Spatial question items:
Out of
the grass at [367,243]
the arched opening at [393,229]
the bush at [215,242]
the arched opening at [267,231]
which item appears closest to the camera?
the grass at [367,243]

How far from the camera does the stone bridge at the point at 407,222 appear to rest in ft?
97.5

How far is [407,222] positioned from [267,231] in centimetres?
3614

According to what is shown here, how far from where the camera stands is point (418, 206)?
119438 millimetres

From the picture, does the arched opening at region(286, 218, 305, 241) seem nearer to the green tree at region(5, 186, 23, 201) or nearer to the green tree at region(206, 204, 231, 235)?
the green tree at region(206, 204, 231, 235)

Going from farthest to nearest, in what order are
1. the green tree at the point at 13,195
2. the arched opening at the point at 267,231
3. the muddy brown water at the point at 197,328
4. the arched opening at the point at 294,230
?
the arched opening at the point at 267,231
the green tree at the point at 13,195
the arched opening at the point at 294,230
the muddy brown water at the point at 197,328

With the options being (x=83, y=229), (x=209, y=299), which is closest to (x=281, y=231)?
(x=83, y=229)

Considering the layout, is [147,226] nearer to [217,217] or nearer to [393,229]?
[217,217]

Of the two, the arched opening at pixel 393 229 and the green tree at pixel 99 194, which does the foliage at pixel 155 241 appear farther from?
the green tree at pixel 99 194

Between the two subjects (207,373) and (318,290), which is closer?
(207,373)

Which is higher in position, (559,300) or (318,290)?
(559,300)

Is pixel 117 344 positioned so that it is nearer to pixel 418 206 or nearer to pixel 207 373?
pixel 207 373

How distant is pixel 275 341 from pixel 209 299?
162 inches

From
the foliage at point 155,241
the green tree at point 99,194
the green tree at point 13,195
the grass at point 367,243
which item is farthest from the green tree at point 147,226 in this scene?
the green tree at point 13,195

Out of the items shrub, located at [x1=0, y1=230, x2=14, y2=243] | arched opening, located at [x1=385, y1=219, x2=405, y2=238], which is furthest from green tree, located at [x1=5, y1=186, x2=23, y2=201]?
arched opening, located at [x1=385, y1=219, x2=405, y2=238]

Task instructions: Rename "foliage" to "leaves" everywhere in the items above, then write out all their lines again with nothing else altered.

Correct result:
Out of
the grass at [367,243]
the arched opening at [393,229]
the bush at [215,242]
the arched opening at [267,231]
which item appears closest to the camera?
the grass at [367,243]

How far from the camera does the stone bridge at the point at 407,222 appear to rest in ft?
97.5

How far is [407,222] positioned from [267,231] in centimetres?
3614

According to what is shown here, how far from where the camera stands is point (418, 206)?
119438 millimetres

From the picture, does the arched opening at region(286, 218, 305, 241) seem nearer to the green tree at region(5, 186, 23, 201) or nearer to the green tree at region(206, 204, 231, 235)?
the green tree at region(206, 204, 231, 235)

Going from farthest to nearest, in what order are
1. the green tree at the point at 13,195
2. the arched opening at the point at 267,231
3. the muddy brown water at the point at 197,328
4. the arched opening at the point at 294,230
?
the arched opening at the point at 267,231
the green tree at the point at 13,195
the arched opening at the point at 294,230
the muddy brown water at the point at 197,328

With the options being (x=83, y=229), (x=209, y=299), which is closest to (x=281, y=231)?
(x=83, y=229)

Considering the layout, is [147,226] nearer to [217,217] or nearer to [393,229]?
[217,217]

Of the two, the arched opening at pixel 393 229 and the green tree at pixel 99 194, which does the leaves at pixel 155 241 appear farther from?
the green tree at pixel 99 194

Between the two subjects (207,373) and (318,290), which is closer?
(207,373)

Which is higher in position, (559,300) or (318,290)?
(559,300)

Is pixel 117 344 positioned so that it is nearer to pixel 418 206 or nearer to pixel 207 373?
pixel 207 373

How distant is pixel 275 341 from pixel 209 299?
162 inches

From
the leaves at point 155,241
the green tree at point 99,194
the green tree at point 13,195
the grass at point 367,243
which item is farthest from the green tree at point 147,226 in this scene?
the green tree at point 13,195

Out of the items shrub, located at [x1=0, y1=230, x2=14, y2=243] | arched opening, located at [x1=385, y1=219, x2=405, y2=238], which is furthest from green tree, located at [x1=5, y1=186, x2=23, y2=201]?
arched opening, located at [x1=385, y1=219, x2=405, y2=238]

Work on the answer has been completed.